I'm trying to determine the uncertainty in volume , $ V = b \cdot h \cdot l$ , of a rectangular block with the following measurements,
$$ b \quad=\quad 2 \pm 0.1 $$ $$ h \quad=\quad 2 \pm 0.2 $$ $$ l \quad=\quad 2 \pm 0.3 $$
I thought that the uncertainty is given by
$$ \delta_{volume} \quad=\quad {V}_{max} - {V} $$
And therefore
$$ V \quad=\quad b \cdot h \cdot l \quad=\quad 2 \cdot 2 \cdot 2 \quad=\quad 8 $$ $$ V_{max} \quad=\quad 2.1 \cdot 2.2 \cdot 2.3 \quad=\quad 10.626 $$
Subtracting those we get $$ \longrightarrow \quad \delta_{volume} \quad=\quad {V}_{max} - {V} \quad=\quad 10.626 - 8 \quad=\quad 2.626 $$
But the answer is apparently wrong, the answer should be $\frac{4}{10} \sqrt{14} $ . I don't even know where the square root comes from! Any tips?
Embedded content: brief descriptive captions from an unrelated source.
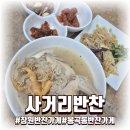 봉곡시장 | 창원 반찬가게 추천! 봉곡시장 사거리반찬에서 집밥처럼 든든하게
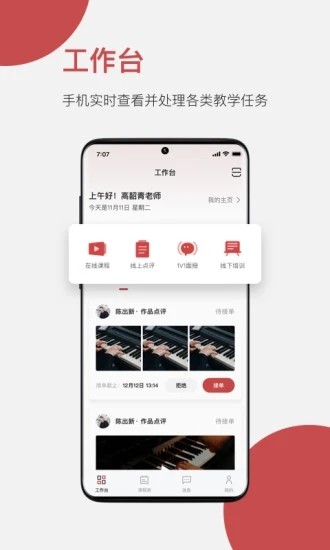 云端美育app截图1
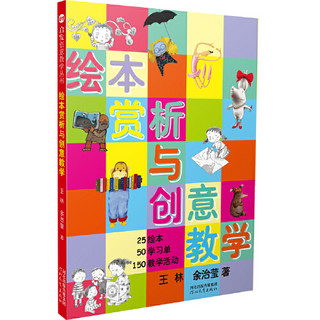 《绘本赏析与创意教学》 启发创意教学丛书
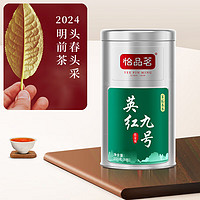 怡品茗【2024明前春茶】怡品茗英红九号第一轮春茶单罐100g限量高端茶礼 单罐装100g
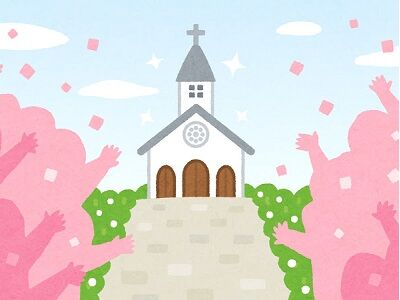 子供の結婚が寂しい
Given a size $A(x, y, z)$ calculated with more basic sizes $x, y, z$, which have uncertainties $\Delta x, \Delta y, \Delta z$ respectively, we know that the uncertainty in $A$ is: $$\Delta A = \sqrt{(\frac{\partial A}{\partial x}\cdot \Delta x)^2 + (\frac{\partial A}{\partial y}\cdot \Delta y)^2 + (\frac{\partial A}{\partial z}\cdot \Delta z)^2}$$ Here, you have $V(b, h, l)$, with known uncertainties $0.1, 0.2, 0.3$, so: $$\Delta V = \sqrt{(bh\Delta l)^2 +(hl\Delta b)^2+(bl \Delta h)^2}$$ Plugging in your values gives: $$\Delta V= \sqrt{(4\cdot 0.3)^2 +(4\cdot 0.1)^2+(4\cdot 0.2)^2}=0.4\sqrt{3^2+1^2+2^2}=0.4\sqrt{14}$$
Which is exactly the answer. Note: this formula can be extended to any amount of "basic" variables.